In the code review comment below, which environment variables does the new parse_location docstring say it uses when the scheme or netloc is missing?

_Document_.
## Begin

Fokko commented on code in PR #2291:
URL: https://github.com/apache/iceberg-python/pull/2291#discussion_r2286101986


##########
pyiceberg/io/pyarrow.py:
##########
@@ -381,21 +381,38 @@ def to_input_file(self) -> PyArrowFile:
 
 class PyArrowFileIO(FileIO):
     fs_by_scheme: Callable[[str, Optional[str]], FileSystem]
+    config: Config
 
     def __init__(self, properties: Properties = EMPTY_DICT):
         self.fs_by_scheme: Callable[[str, Optional[str]], FileSystem] = 
lru_cache(self._initialize_fs)
+        self.config = Config()
         super().__init__(properties=properties)
 
     @staticmethod
-    def parse_location(location: str) -> Tuple[str, str, str]:
-        """Return the path without the scheme."""
+    def parse_location(location: str, config: Config) -> Tuple[str, str, str]:
+        """Return (scheme, netloc, path) for the given location.
+
+        Uses environment variables DEFAULT_SCHEME and DEFAULT_NETLOC
+        if scheme/netloc are missing.
+        """
         uri = urlparse(location)
-        if not uri.scheme:
-            return "file", uri.netloc, os.path.abspath(location)

## End

_Data section_.
## Begin

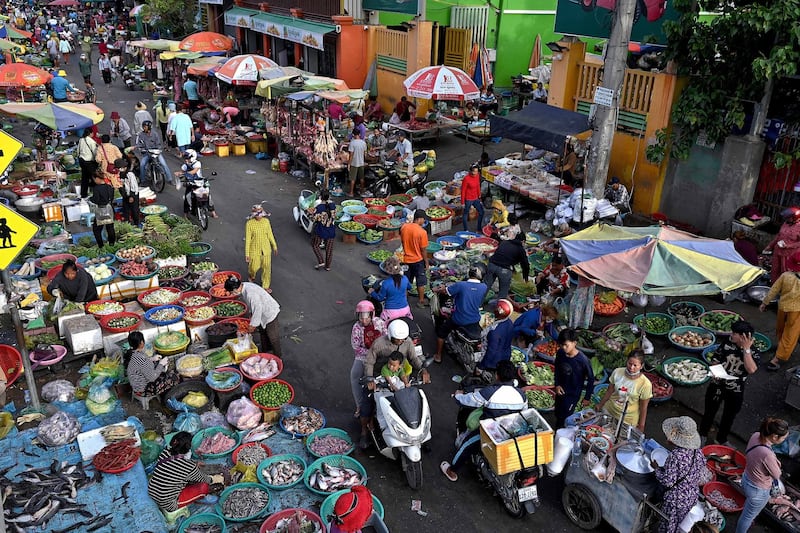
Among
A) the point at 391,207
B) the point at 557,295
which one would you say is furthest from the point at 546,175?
the point at 557,295

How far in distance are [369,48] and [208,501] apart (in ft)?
67.5

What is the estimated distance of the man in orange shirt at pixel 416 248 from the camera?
10898 mm

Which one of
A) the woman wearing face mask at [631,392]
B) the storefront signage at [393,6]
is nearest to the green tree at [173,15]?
the storefront signage at [393,6]

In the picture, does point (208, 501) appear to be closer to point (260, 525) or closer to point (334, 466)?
point (260, 525)

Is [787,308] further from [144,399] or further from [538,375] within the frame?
[144,399]

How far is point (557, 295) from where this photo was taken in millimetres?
10492

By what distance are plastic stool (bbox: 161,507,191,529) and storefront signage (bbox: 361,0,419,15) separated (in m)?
19.1

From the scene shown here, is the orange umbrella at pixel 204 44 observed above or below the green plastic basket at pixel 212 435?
above

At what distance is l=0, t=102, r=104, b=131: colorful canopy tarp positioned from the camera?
557 inches

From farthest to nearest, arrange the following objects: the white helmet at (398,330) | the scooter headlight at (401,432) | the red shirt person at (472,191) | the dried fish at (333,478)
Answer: the red shirt person at (472,191), the white helmet at (398,330), the dried fish at (333,478), the scooter headlight at (401,432)

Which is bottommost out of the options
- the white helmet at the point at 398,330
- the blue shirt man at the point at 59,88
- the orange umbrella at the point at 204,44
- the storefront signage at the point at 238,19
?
the white helmet at the point at 398,330

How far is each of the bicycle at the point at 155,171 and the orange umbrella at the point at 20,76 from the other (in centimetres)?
579

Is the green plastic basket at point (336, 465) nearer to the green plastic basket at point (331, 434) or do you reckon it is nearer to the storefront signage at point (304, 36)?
the green plastic basket at point (331, 434)

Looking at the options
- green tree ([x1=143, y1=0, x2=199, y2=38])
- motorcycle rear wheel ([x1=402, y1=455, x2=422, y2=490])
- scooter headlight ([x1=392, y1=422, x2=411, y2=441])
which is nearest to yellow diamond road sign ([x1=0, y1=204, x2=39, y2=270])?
scooter headlight ([x1=392, y1=422, x2=411, y2=441])
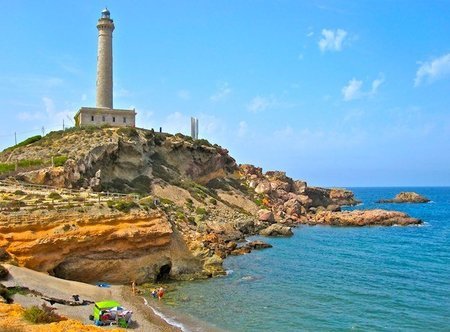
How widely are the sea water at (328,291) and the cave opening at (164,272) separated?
2.33m

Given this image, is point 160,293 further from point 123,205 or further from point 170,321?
point 123,205

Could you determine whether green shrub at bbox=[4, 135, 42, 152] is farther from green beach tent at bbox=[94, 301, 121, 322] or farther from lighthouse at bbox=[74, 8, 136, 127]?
green beach tent at bbox=[94, 301, 121, 322]

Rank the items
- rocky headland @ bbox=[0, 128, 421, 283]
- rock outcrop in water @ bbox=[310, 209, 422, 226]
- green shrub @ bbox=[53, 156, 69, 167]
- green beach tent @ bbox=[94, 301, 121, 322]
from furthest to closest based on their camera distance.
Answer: rock outcrop in water @ bbox=[310, 209, 422, 226], green shrub @ bbox=[53, 156, 69, 167], rocky headland @ bbox=[0, 128, 421, 283], green beach tent @ bbox=[94, 301, 121, 322]

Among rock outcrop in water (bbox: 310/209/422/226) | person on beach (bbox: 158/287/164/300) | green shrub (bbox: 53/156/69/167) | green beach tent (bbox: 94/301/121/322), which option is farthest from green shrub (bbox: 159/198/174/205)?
green beach tent (bbox: 94/301/121/322)

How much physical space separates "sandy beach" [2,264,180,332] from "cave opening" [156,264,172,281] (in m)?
4.03

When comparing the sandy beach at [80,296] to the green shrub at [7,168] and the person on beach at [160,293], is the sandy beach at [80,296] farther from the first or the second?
the green shrub at [7,168]

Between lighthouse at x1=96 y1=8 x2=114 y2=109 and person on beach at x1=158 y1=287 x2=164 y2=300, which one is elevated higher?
lighthouse at x1=96 y1=8 x2=114 y2=109

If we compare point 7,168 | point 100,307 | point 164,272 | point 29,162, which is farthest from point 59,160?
point 100,307

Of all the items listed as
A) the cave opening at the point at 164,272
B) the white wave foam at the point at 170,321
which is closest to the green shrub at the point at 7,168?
the cave opening at the point at 164,272

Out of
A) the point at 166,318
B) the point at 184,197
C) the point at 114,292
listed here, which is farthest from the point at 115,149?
the point at 166,318

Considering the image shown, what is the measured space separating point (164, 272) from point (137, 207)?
5367 millimetres

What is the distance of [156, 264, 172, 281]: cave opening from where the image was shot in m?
34.2

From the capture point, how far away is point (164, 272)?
1369 inches

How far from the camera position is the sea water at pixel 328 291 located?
2534 cm
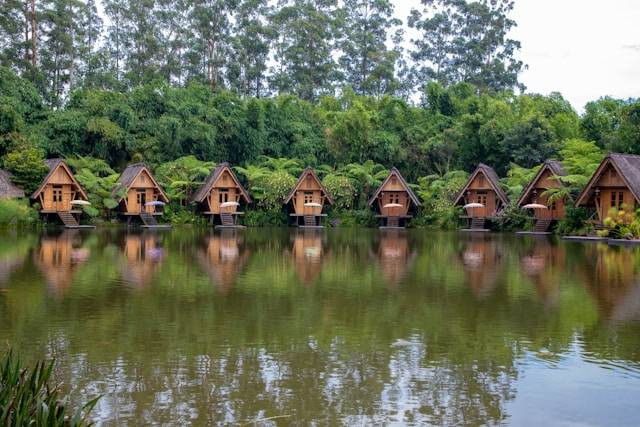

## End

_Exercise output_. DEFAULT_SCHEME and DEFAULT_NETLOC.